Dieselaffäre Bundesrat drängt auf Hardware-Nachrüstungen

Die Bundesländer verlangen von der Bundesregierung, Nachrüstungen für ältere Dieselfahrzeuge voranzutreiben. Die Kosten sollen die Hersteller tragen. Zunächst drohte der Antrag zu scheitern.

SCR-Katalysator am Unterboden eines umgerüsteten Pkw
DPA

SCR-Katalysator am Unterboden eines umgerüsteten Pkw


Der Bundesrat drängt auf Hardware-Nachrüstungen für Dieselfahrzeuge. Er fordert die Bundesregierung auf, zeitnah die Zulassungsvoraussetzungen für technisch umgerüstete Dieselfahrzeuge zu schaffen, die die Abgasnormen erfüllen. Es gebe "dringenden Handlungsbedarf", da viele Dieselfahrzeuge im Realbetrieb "nicht den Abgasnormen entsprechen", heißt es im Antrag der Bundesländer.

Der Vorstoß geht auf die Länder Hessen, Berlin und Brandenburg zurück. In deren Metropolen Frankfurt und Berlin und im Speckgürtel der Städte werden Dieselfahrer ab dem kommenden Jahr von Fahrverboten betroffen sein. Dabei stellten "Hardware-Nachrüstungen die wirksamste Methode zur Emissionsreduktion dar", heißt es vonseiten der Länder.
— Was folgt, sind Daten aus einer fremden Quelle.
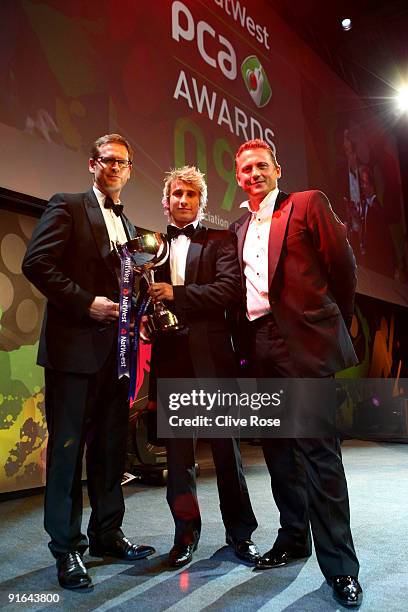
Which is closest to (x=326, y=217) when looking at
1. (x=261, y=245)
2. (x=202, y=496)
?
(x=261, y=245)

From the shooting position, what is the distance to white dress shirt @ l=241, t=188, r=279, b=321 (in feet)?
5.93

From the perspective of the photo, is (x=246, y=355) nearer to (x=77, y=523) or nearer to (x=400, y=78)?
(x=77, y=523)

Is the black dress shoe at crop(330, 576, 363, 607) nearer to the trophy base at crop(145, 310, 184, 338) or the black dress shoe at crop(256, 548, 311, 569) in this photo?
the black dress shoe at crop(256, 548, 311, 569)

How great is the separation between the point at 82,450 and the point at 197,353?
1.71 feet

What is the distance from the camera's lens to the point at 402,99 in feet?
23.4

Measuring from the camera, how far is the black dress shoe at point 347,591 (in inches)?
54.0

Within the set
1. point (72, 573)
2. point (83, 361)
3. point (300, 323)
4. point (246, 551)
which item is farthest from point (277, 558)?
point (83, 361)

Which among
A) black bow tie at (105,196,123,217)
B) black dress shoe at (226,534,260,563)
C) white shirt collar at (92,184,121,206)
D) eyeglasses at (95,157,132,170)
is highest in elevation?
eyeglasses at (95,157,132,170)

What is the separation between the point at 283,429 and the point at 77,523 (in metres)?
0.76

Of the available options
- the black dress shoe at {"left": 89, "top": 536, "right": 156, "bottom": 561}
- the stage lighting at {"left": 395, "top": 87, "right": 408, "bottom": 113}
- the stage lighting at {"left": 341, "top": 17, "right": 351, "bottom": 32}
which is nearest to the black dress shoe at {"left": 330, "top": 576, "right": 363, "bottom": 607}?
the black dress shoe at {"left": 89, "top": 536, "right": 156, "bottom": 561}

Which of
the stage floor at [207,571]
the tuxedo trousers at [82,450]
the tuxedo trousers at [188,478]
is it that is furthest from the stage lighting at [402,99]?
the tuxedo trousers at [82,450]

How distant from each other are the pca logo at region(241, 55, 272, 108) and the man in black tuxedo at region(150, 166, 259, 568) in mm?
2992

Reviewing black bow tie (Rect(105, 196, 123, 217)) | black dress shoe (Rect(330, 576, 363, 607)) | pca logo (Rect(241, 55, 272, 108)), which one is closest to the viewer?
black dress shoe (Rect(330, 576, 363, 607))

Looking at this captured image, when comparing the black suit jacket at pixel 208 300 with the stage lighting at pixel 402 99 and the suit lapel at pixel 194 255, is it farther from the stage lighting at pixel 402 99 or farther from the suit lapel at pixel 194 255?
the stage lighting at pixel 402 99
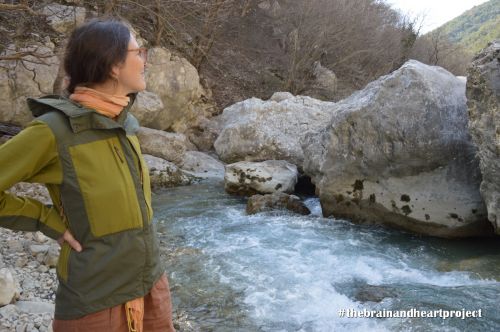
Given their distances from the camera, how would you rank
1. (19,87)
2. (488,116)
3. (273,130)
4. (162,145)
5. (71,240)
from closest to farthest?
(71,240) < (488,116) < (19,87) < (273,130) < (162,145)

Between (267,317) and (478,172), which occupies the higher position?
(478,172)

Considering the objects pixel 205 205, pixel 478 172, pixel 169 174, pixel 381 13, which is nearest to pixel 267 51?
pixel 381 13

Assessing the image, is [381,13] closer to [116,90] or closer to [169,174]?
[169,174]

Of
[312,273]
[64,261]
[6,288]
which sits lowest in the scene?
[312,273]

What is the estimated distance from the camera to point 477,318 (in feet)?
12.0

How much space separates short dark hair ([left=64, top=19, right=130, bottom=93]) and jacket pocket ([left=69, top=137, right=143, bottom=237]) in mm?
236

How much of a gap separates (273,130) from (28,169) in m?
8.02

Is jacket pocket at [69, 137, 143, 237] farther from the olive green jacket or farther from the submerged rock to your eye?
the submerged rock

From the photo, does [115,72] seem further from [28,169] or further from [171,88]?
[171,88]

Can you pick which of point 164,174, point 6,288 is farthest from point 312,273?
point 164,174

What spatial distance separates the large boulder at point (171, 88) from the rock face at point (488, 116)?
7413 millimetres

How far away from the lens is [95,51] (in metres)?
1.51

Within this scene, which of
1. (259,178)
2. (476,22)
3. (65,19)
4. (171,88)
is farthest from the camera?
(476,22)

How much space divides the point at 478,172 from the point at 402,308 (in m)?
2.72
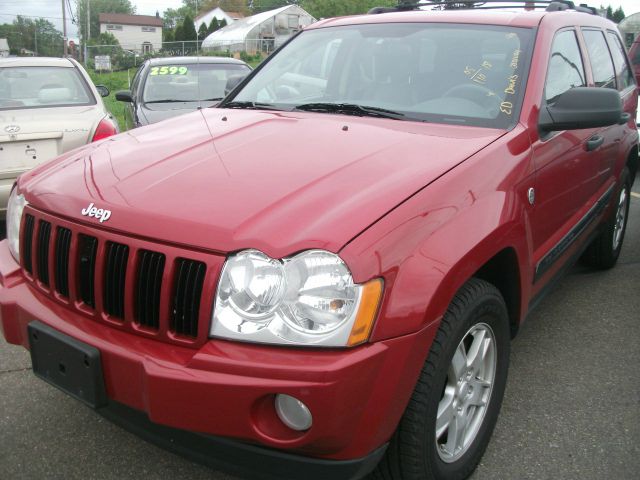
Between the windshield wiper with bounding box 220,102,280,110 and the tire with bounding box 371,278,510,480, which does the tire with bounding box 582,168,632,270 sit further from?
the windshield wiper with bounding box 220,102,280,110

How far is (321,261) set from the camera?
1.78m

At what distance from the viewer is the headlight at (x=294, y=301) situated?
1.74m

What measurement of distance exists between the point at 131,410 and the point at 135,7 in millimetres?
131151

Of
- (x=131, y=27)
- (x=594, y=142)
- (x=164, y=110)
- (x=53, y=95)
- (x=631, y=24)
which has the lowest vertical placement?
(x=164, y=110)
Damit steigt der Druck auf die Bundesregierung, Hardware-Nachrüstungen durchzusetzen. Die Bundesregierung hatte Anfang Oktober ein Maßnahmenpaketzur Luftreinhaltung und zur Vermeidung von Dieselfahrverboten beschlossen. Dieses sieht unter bestimmten Voraussetzungen auch Hardware-Nachrüstungen vor. Mehrere Automobilhersteller weigern sich bislang, auf eigene Kosten Hardware-Nachrüstungen anzubieten. Stattdessen bieten sie Prämienfür Kunden an, die ihr altes Auto verschrotten lassen.

Kosten sollen die Hersteller tragen

Bundesverkehrsminister Andreas Scheuer (CSU) mahnte die Autobauer, ihre Zusagen zum Umtausch und zur Nachrüstung von alten Diesel-Fahrzeugen umzusetzen. "Wir dulden keine illegalen Abschalteinrichtungen, wir dulden keine Betrügereien und Manipulationen," sagte er Freitag nach einer Verkehrsministerkonferenz in Hamburg. Sein Ministerium sei dabei, die technischen Vorschriften für die Nachrüstungen von alten Dieselautos zu erarbeiten.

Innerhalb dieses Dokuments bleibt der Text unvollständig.